I know how to perform a linear regression on a set of points. That is, I know how to fit a polynomial of my choice, to a given data set, (in the LSE sense). However, what I do not know, is how to force my solution to go through some particular points of my choosing. I have seen this be done before, but I cannot remember what the procedure was called, let alone how it was done.
As a very simple and concrete example, let us say that I have 100 points scattered on the x-y plane, and I choose to fit a whatever-order polynomial through them. I know how to perform this linear regression very well. However, let us say that I want to ‘force’ my solution, to go through, say, three of my data points at x-coordinates $x=3$, $x=19$, and $x=89$, (and their corresponding y-coordinates of course).
What is this general procedure called, how is it done, and are there any particular pitfalls I need to be aware of?
Edit:
I would like to add, that I am looking for a concrete way to do this. I have written a program that actually does the linear regression in one of two ways, inverting the covariance matrix directly, or through gradient descent. What I am asking is, how, exactly, step by step, do I modify what I did, such that I force the polynomial solution to go through specific points?
Thanks!
Answer
The model in question can be written
$$y = p(x) + (x-x_1)\cdots(x-x_d)\left(\beta_0 + \beta_1 x + \cdots + \beta_p x^p \right) + \varepsilon$$
where $p(x_i) = y_i$ is a polynomial of degree $d-1$ passing through predetermined points $(x_1,y_1), \ldots, (x_d,y_d)$ and $\varepsilon$ is random. (Use the Lagrange interpolating polynomial.) Writing $(x-x_1)\cdots(x-x_d) = r(x)$ allows us to rewrite this model as
$$y – p(x) = \beta_0 r(x) + \beta_1 r(x)x + \beta_2 r(x)x^2 + \cdots + \beta_p r(x)x^p + \varepsilon,$$
which is a standard OLS multiple regression problem with the same error structure as the original where the independent variables are the $p+1$ quantities $r(x)x^i,$ $i=0, 1, \ldots, p$. Simply compute these variables and run your familiar regression software, making sure to prevent it from including a constant term. The usual caveats about regressions without a constant term apply; in particular, the $R^2$ can be artificially high; the usual interpretations do not apply.

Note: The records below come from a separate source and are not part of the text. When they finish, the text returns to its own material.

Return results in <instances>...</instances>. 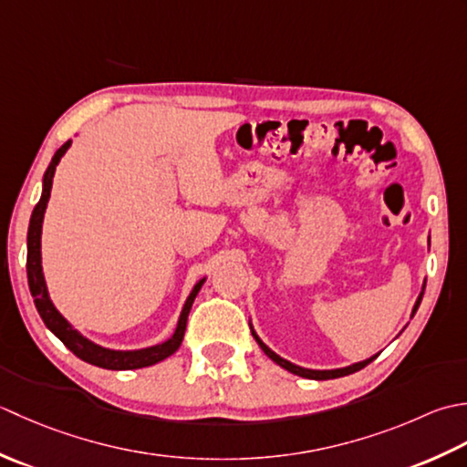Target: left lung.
<instances>
[{
  "label": "left lung",
  "mask_w": 467,
  "mask_h": 467,
  "mask_svg": "<svg viewBox=\"0 0 467 467\" xmlns=\"http://www.w3.org/2000/svg\"><path fill=\"white\" fill-rule=\"evenodd\" d=\"M423 290H425V286H423ZM423 290H421V294H420V298H417V302H415V306H413V314L417 312V308H420V304H421V298H423ZM252 335H254V338H255V342H258L260 345V348L264 350L265 355H268L274 363H278L282 368H286V370H290V373H294V375H298V377H306V379H314V380H327V379H338V377H345V375H350V373H357V370H360V368H365L370 360H375L377 358V355L375 357H370V358H367V360H363V363H357V365H350V367H345V368H335V370H310V368H302V367H298V365H292L290 360H286V358H282V357H278L274 353V350H270L268 347L264 345V342L260 340V337L255 335L254 332V328H252Z\"/></svg>",
  "instance_id": "1"
}]
</instances>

(In fact, regression through the origin is a special case of this construction where $d=1$, $(x_1,y_1) = (0,0)$, and $p(x)=0$, so that the model is $y = \beta_0 x + \cdots + \beta_p x^{p+1} + \varepsilon.$)
Here is a worked example (in R
)
# Generate some data that *do* pass through three points (up to random error).
x <- 1:24
f <- function(x) ( (x-2)*(x-12) + (x-2)*(x-23) + (x-12)*(x-23) ) / 100
y0 <-(x-2) * (x-12) * (x-23) * (1 + x - (x/24)^2) / 10^4 + f(x)
set.seed(17)
eps <- rnorm(length(y0), mean=0, 1/2)
y <- y0 + eps
data <- data.frame(x,y)
# Plot the data and the three special points.
plot(data)
points(cbind(c(2,12,23), f(c(2,12,23))), pch=19, col="Red", cex=1.5)
# For comparison, conduct unconstrained polynomial regression
data$x2 <- x^2
data$x3 <- x^3
data$x4 <- x^4
fit0 <- lm(y ~ x + x2 + x3 + x4, data=data)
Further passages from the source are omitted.